▶ _Desafios_:
**A.** Por favor, liste todas as políticas e planos enumerados na frase do trecho sobre o pacto contra a violência que começa com "Assim se faz".
**B.** Dê sequência ao trecho sobre o pacto contra a violência, começando logo depois da última frase.

▶ _Fonte_:

┄┄┄┄┄┄┄┄┄┄

O que acho é que justamente ocorreu de se colocar a violência, o feminicídio, como o foco dos movimentos. Assim se faz o pacto contra a violência, a política nacional para mulheres, os desdobramentos da política nacional da mulher, o primeiro plano, segundo plano… Eles incorporam outras questões, mas de uma maneira muito frágil, muito pouco efetiva. Na medida em que você não tem financiamento, você não tem instituições, você não tem pessoal trabalhando, nas demais questões ligadas à educação, à saúde, à questão da área rural etc. O dinheiro que existe vai muito mais pra questão do pacto contra a violência. Era importante sim, mas não era pra deixar as demais questões à sombra. E eu acho que foi porque essas questões ficaram à sombra que o pacto contra a violência ficou tão fragilizado duas décadas depois.

┄┄┄┄┄┄┄┄┄┄

▶ _Dados registrados_:
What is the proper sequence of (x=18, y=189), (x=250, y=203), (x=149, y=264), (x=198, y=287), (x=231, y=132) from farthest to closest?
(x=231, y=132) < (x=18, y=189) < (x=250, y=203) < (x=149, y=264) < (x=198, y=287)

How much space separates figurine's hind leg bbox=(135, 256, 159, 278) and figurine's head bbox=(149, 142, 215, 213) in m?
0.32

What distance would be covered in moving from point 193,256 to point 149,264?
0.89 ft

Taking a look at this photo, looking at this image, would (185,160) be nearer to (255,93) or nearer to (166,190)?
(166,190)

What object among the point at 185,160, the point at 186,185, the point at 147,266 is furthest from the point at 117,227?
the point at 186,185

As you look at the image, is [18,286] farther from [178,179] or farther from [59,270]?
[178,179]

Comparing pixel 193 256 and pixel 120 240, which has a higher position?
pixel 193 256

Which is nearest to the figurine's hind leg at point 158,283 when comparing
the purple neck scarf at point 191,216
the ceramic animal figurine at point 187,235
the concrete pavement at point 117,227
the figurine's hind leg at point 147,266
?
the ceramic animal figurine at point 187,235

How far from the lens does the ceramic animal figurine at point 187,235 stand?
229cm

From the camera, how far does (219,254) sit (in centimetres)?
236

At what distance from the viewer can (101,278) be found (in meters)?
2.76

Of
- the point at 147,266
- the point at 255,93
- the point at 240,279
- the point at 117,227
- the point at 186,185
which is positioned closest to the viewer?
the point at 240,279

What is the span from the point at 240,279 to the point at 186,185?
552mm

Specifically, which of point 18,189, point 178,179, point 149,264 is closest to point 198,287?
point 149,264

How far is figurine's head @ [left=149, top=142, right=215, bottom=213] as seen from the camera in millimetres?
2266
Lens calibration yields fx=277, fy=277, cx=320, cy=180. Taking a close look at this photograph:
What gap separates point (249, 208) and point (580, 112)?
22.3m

┄┄┄┄┄┄┄┄┄┄

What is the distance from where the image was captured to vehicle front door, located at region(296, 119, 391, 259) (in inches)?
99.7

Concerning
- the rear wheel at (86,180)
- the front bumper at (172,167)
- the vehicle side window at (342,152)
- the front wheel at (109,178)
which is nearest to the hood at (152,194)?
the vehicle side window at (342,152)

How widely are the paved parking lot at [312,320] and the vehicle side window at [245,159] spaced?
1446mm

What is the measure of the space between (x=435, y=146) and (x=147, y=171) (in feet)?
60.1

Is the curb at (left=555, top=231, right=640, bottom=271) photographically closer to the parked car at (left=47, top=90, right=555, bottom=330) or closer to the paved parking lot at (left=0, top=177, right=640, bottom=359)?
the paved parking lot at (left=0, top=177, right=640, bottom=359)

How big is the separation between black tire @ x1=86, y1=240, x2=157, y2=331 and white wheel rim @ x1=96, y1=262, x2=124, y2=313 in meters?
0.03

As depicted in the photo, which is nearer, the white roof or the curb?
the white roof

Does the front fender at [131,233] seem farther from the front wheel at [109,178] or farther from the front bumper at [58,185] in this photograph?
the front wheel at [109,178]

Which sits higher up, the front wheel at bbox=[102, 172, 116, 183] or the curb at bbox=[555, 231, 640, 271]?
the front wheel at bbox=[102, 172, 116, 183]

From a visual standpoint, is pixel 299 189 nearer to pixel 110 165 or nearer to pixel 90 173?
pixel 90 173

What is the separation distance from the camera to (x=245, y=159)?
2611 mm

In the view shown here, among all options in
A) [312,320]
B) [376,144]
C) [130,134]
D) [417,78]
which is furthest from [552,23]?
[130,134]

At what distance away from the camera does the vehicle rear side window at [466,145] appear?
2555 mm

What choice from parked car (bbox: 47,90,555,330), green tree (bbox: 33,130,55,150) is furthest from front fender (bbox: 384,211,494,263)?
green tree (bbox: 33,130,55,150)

┄┄┄┄┄┄┄┄┄┄

▶ _Respostas_:
**A.**
- o pacto contra a violência
- a política nacional para mulheres
- os desdobramentos da política nacional da mulher
- o primeiro plano
- o segundo plano

**B.**
(CR): E na universidade, como essas questões da mulher chegavam ali naquele momento?

(LA): Falando nesse assunto, também devo ressaltar a participação da minha colega, hoje falecida, Karin Ellen von Smigay (3) que foi uma pessoa importantíssima pra organizar também os movimentos em Minas Gerais, o Centro de Defesa dos Direitos da Mulher (CDDM). Ela teve uma participação junto com Conceição Rubinger (4), junto com outras pessoas. E Karin trabalhava comigo na UFMG. Então a gente trocava muito, a gente fazia pesquisa juntas. Portanto, havia pessoas muito interessantes, inteligentes, excelentes pesquisadoras dedicadas ao tema – tive a satisfação de conviver com elas e muitas vezes de fazer pesquisa junto com elas.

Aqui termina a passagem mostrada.